Custom Order in Pandas DataFrames

Custom Order in Pandas DataFrames

I have recently discovered that creating your own category order on a Pandas DataFrame column could be a very powerful tool. It certainly saved me some headaches. There are of course tricks one can use in order to avoid this, e.g. creating a new column with explicit order (say a numerical value or a char), then using it when sorting. However, as a general rule, I find that writing down and if need be implementing a specific order for every column in a DataFrame is the way to go. For numbers, the default order is usually good, but not always. For strings, the situation is even worse, as an alphabetical order could be completely uncorrelated with the data. In fact, the data itself may, in some form or another, already reflect a very certain order. If the order does not seem important, it could still have repercussions on your plotting abilities (which I will address in later posts).

Let’s start by loading up some data using one of my favorite packages, Seaborn.

1
2
3
4
5
import seaborn as sns
import pandas as pd
from pandas.api.types import CategoricalDtype

tips = sns.load_dataset("tips")

This actually came to me while working on bar plots, so let’s plot some bars!

1
barplot = sns.barplot(x="day", y="total_bill", hue="sex", data=tips)

Tips bar plot

Why are the days automatically ordered this way? Let’s have a quick look.

1
tips["day"]

Outputs:

1
2
3
4
5
6
7
8
9
10
11
12
13
0       Sun
1       Sun
2       Sun
3       Sun
4       Sun
       ... 
239     Sat
240     Sat
241     Sat
242     Sat
243    Thur
Name: day, Length: 244, dtype: category
Categories (4, object): ['Thur', 'Fri', 'Sat', 'Sun']

The data is categorical, for which we can easily change the order! How you ask?

Meet CategoricalDtype

Assume we want to change the order so that Sunday is actually the first day from the left. All we need to do is define a new custom order, and apply it to the appropriate DataFrame column:

1
2
3
4
MY_ORDER = ['Sun', 'Thur', 'Fri', 'Sat']
MY_CAT_ORDER = CategoricalDtype(MY_ORDER, ordered=True)

tips["day"] = tips["day"].astype(MY_CAT_ORDER)

And now if we replot, we get the following: Tips bar plot with custom order

Simple, isn’t it?

Some more food for thought

Let’s plot the data and use the party size (the aptly named “size” column) as our categories:

1
barplot = sns.barplot(x="size", y="total_bill", hue="sex", data=tips)

Tips bar plot with custom order

Here the data is in int, so the order is the natural order of int. What if we want to change the order to [1,3,6,2,4,6]? We could define that column to so it’d be a categorical column with the order we want, as we did above. But do we need to? In this case, not really, if we use Seaborn correctly:

1
barplot = sns.barplot(x="size", y="total_bill", hue="sex", data=tips, order=[1,3,6,2,4,6])

Tips bar plot with custom order

Using the order option of barplot, we can achieve the same result.

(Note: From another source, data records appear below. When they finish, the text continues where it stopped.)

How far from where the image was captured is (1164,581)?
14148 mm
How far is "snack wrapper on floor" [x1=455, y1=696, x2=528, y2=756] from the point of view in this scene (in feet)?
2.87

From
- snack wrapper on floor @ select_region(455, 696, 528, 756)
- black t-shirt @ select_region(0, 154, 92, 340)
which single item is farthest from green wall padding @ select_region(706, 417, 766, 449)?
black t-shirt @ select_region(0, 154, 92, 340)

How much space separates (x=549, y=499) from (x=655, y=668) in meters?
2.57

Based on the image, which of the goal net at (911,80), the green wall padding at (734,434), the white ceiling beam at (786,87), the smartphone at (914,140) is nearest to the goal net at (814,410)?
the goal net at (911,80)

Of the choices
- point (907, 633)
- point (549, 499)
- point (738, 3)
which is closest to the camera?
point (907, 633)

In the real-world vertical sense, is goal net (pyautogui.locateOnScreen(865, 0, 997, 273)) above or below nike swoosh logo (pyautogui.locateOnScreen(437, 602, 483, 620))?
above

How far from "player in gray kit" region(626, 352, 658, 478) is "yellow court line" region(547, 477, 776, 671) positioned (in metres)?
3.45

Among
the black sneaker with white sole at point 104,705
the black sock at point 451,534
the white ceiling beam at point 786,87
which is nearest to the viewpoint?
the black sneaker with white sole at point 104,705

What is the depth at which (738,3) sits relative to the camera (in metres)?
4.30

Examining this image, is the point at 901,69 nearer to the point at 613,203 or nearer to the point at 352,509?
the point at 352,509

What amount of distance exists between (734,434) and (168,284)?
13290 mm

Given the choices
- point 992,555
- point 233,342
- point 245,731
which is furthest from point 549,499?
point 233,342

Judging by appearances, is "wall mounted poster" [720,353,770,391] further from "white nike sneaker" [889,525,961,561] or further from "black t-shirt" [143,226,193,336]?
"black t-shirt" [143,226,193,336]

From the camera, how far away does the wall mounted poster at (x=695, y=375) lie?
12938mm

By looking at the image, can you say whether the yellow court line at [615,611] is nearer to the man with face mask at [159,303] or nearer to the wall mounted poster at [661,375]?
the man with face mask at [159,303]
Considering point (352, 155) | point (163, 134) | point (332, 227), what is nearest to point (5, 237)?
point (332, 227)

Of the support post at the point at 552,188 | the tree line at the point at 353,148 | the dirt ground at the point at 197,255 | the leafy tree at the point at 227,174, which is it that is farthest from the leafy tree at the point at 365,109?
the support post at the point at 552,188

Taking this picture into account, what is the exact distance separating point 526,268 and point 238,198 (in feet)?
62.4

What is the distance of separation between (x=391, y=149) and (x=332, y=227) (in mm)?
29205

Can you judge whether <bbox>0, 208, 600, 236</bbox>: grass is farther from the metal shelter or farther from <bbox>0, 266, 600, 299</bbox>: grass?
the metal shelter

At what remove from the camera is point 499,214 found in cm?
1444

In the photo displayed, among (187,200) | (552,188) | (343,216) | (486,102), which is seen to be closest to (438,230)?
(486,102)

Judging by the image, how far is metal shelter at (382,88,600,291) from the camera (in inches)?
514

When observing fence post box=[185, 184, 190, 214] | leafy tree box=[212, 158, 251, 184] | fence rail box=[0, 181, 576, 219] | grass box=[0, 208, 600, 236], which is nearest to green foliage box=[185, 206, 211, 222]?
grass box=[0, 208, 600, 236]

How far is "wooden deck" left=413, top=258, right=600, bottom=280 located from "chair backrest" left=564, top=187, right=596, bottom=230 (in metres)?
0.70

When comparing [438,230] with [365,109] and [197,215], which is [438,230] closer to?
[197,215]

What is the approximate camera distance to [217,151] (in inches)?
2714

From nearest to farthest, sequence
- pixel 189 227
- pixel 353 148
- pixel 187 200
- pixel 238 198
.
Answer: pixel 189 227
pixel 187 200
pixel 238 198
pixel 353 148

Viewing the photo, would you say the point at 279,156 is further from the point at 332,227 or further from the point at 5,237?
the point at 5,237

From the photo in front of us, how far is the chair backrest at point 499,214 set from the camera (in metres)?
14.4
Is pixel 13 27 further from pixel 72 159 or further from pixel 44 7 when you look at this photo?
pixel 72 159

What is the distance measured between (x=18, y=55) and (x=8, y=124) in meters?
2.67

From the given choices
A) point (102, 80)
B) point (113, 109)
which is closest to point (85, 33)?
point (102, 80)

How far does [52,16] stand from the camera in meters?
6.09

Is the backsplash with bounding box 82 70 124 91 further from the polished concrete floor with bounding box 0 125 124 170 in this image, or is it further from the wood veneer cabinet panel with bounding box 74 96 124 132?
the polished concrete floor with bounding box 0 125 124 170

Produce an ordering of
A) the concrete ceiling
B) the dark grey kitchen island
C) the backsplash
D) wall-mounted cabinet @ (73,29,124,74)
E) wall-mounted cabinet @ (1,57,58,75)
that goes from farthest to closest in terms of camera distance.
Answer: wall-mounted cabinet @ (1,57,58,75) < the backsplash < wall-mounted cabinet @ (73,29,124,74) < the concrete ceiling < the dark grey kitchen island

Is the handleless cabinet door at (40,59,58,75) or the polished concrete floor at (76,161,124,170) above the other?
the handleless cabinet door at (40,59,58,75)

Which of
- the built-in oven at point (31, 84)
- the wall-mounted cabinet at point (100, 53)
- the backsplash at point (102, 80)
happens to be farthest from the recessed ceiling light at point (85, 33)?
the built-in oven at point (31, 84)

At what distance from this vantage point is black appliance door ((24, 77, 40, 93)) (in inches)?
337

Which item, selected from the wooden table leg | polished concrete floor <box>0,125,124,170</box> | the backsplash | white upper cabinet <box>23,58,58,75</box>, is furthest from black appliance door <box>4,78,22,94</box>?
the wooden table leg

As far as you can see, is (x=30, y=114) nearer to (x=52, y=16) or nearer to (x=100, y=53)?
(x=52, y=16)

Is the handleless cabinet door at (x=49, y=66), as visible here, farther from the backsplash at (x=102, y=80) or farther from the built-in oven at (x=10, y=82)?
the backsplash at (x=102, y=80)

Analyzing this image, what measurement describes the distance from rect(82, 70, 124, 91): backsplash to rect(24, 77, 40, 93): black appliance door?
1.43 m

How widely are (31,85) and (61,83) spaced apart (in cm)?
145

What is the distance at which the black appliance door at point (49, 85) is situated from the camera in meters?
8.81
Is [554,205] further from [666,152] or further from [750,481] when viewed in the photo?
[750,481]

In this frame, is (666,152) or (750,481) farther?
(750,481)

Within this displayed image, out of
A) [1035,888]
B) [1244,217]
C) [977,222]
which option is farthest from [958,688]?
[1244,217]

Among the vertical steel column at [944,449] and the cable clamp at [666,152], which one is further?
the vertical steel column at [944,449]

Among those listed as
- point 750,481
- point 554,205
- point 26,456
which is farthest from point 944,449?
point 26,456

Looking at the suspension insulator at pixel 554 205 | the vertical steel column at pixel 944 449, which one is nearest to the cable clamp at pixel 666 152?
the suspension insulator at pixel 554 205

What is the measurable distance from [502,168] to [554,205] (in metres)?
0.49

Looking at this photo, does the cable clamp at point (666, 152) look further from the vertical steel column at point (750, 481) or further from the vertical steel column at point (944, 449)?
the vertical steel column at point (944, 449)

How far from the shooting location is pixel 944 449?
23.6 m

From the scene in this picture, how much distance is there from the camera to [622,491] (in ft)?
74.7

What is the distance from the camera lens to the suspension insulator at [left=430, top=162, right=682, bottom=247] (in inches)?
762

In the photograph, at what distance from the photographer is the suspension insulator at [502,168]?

Do we really need CategoricalDtype then?

Yes! But, as with everything, it depends on your usage. I’ll write about this some other time, but the way matplotlib organizes the bars in the actual plot is… interesting. Not having the data ordered before calling the plotting function could have consequences on the amount of control you’ll have later on, if you want to customize labels, hatches, etc., which is why I still find this feature useful.

TL;DR:

  1. Make sure you know the desired order for each DataFrame column.
  2. If the default order does not match the desired one, implement using CategoricalDtype!